--- start of EXTRACT PROVIDED ---

I have a small collection of incorporation study documents gifted to me by a Sooke resident who was involved in the 1990s incorporation discussions. This file includes:
* Sooke Incorporation Study dated March 20, 1991, 71 pages in a salmon-pink cover. A June 1991 addendum was also published. It indicated that, with incorporation, home assessment values would rise “an average 45-50%” and that tax rates would decline. Upsides of incorporation stated in these documents:
- Elected representatives would expand from one CRD director (among 19 representing the South Island at the time) to “four or six aldermen/councillors and a mayor … (this would provide) increased political control over local issues through a locally elected council.”
- Community Planning with stronger local input. (The 1986 Sooke Electoral Area OCP was in force at the time.) Council would have “the ability to establish an Advisory Planning Commission to advise on community planning issues.”
- Service delivery as a municipality within the CRD “will change, however it need not change a great deal because a municipality is obliged to provide only a small number of core services: general government, police and road maintenance and construction.”
- Taxation: “It is impossible to estimate the impact of incorporation on tax levels without making some assumptions about the decisions the new Council would make … (but) the most sensible approach is to assume as little change in the status quo as possible.”
- Province of BC provides three types of financial assistance to a newly incorporating municipality: policing costs; road maintenance and rehabilitation costs; and general government costs.

--- end of EXTRACT PROVIDED ---

● **GOAL OF THE EXERCISE**:
Please answer these questions using the Sooke incorporation text above.
1. What date does the Sooke Incorporation Study carry?
2. Which core services is a municipality obliged to provide?
3. Which OCP was in force at the time?

--- start of DATA ---

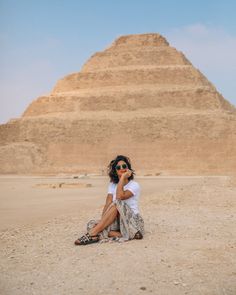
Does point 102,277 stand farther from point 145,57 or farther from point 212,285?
point 145,57

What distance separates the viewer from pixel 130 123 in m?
49.3

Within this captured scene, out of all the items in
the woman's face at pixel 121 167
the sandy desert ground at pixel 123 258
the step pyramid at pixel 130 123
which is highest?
the step pyramid at pixel 130 123

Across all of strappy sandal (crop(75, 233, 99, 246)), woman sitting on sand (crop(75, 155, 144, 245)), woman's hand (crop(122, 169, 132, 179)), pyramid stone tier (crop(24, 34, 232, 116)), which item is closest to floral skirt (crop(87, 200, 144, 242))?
woman sitting on sand (crop(75, 155, 144, 245))

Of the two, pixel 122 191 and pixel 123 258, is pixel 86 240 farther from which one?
pixel 123 258

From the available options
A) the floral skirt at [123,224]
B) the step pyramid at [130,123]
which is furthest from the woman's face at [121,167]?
the step pyramid at [130,123]

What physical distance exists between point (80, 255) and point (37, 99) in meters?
50.6

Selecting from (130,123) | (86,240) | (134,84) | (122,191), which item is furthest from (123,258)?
(134,84)

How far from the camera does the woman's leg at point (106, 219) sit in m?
7.75

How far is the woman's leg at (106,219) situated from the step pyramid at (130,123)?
1431 inches

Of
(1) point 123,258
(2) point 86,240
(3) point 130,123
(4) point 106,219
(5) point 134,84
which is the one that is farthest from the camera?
(5) point 134,84

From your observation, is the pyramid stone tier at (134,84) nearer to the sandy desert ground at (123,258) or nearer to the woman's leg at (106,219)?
the sandy desert ground at (123,258)

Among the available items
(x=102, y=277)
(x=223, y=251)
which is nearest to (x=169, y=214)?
(x=223, y=251)

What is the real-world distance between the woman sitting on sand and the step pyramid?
1419 inches

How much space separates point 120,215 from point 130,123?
41.6 metres
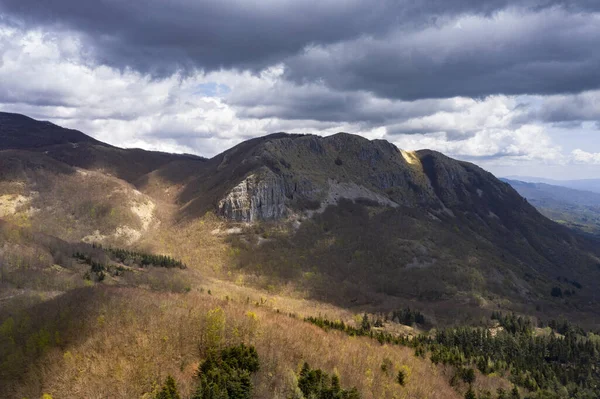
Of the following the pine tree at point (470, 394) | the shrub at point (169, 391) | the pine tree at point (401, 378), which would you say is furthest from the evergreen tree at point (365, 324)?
the shrub at point (169, 391)

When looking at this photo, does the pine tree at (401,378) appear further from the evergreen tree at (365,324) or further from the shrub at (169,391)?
the evergreen tree at (365,324)

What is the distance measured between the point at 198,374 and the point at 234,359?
611 cm

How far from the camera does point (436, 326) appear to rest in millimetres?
184000

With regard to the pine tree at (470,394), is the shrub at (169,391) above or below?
above

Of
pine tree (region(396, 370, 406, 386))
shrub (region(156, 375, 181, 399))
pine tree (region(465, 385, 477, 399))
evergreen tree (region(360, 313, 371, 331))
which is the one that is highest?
shrub (region(156, 375, 181, 399))

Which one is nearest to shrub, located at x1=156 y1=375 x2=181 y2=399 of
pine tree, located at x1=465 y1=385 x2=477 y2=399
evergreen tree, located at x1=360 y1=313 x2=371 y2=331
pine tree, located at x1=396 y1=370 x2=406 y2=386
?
pine tree, located at x1=396 y1=370 x2=406 y2=386

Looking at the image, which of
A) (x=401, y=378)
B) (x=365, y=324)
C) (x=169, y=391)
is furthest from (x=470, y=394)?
(x=169, y=391)

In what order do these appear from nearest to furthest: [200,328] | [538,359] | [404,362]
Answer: [200,328]
[404,362]
[538,359]

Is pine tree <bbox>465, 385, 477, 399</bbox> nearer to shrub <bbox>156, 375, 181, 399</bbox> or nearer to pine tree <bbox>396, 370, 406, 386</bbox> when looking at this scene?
pine tree <bbox>396, 370, 406, 386</bbox>

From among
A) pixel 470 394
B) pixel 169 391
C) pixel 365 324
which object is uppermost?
pixel 169 391

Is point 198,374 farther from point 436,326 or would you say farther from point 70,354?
point 436,326

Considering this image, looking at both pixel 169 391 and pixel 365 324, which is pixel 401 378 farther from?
pixel 365 324

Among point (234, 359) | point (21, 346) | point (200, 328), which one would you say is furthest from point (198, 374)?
point (21, 346)

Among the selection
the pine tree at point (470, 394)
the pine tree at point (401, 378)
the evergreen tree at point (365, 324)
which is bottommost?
the evergreen tree at point (365, 324)
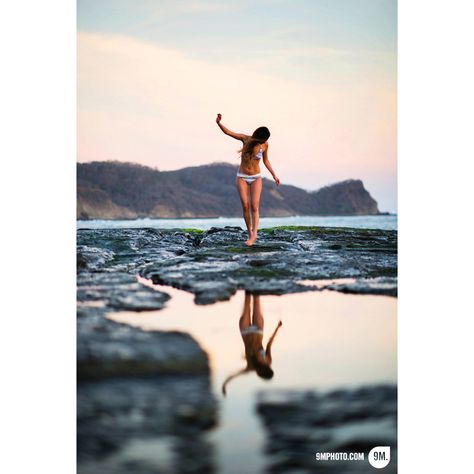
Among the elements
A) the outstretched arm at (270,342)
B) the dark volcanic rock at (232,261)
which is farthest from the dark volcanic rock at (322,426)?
the dark volcanic rock at (232,261)

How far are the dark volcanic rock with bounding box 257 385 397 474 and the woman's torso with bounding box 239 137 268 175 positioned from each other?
4.55 metres

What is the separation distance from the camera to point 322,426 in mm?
3213

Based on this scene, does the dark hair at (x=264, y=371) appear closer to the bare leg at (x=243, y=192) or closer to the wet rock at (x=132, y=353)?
the wet rock at (x=132, y=353)

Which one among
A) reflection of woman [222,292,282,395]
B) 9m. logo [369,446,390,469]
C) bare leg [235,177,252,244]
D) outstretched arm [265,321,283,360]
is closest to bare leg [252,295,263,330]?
reflection of woman [222,292,282,395]

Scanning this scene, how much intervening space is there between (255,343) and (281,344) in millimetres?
200

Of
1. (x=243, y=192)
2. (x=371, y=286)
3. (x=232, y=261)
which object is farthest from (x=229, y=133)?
(x=371, y=286)

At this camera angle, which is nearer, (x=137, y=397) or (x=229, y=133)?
(x=137, y=397)

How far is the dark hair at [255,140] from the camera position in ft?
24.1

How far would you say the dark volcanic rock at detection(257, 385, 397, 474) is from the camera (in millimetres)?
3131

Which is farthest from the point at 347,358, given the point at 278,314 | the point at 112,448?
the point at 112,448

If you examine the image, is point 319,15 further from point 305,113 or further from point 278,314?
point 278,314

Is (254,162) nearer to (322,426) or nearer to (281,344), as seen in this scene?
(281,344)

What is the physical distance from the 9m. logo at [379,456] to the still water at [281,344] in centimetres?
44

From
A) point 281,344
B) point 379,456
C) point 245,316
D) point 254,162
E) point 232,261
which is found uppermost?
point 254,162
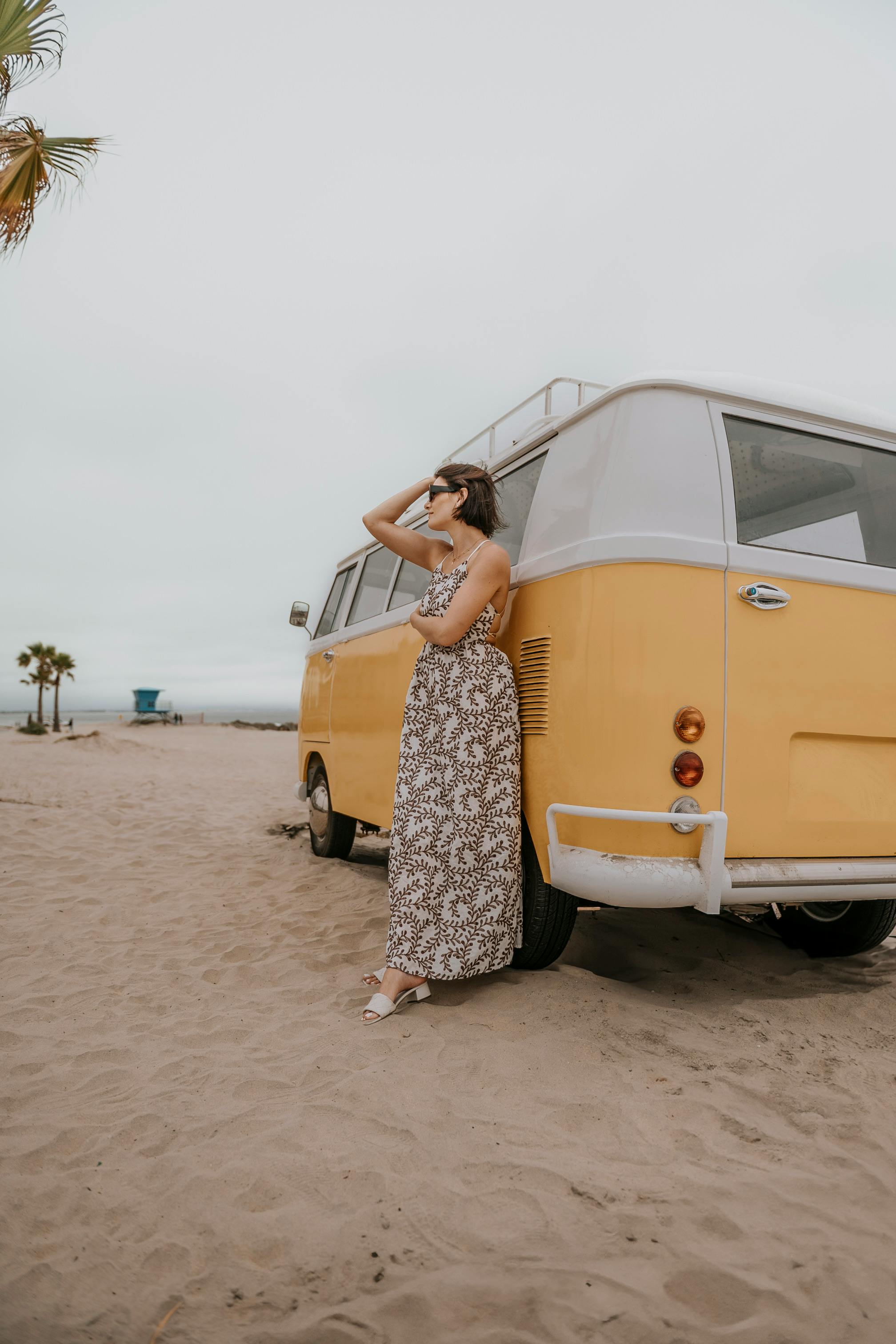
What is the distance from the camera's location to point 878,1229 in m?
2.03

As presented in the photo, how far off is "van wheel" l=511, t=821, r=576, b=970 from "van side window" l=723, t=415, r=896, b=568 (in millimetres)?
1523

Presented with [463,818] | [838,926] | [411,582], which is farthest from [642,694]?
[411,582]

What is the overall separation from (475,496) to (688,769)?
A: 156 cm

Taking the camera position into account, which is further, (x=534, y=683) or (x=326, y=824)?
(x=326, y=824)

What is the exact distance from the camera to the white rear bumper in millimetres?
2768

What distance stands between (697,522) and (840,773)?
3.41ft

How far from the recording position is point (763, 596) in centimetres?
294

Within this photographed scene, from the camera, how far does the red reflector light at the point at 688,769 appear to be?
9.26 feet

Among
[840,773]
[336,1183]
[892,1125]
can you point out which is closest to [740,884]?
[840,773]

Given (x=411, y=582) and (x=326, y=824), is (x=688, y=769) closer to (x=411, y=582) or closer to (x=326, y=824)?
(x=411, y=582)

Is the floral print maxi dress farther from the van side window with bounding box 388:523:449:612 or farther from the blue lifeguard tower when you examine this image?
the blue lifeguard tower

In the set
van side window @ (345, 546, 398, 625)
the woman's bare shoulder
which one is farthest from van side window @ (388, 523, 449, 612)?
the woman's bare shoulder

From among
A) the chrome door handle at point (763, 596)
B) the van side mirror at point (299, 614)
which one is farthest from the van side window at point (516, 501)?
the van side mirror at point (299, 614)

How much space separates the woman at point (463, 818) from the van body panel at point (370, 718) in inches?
28.8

--- end of DATA ---

● **SOLUTION**:
1. March 20, 1991
2. General government, police, and road maintenance and construction
3. The 1986 Sooke Electoral Area OCP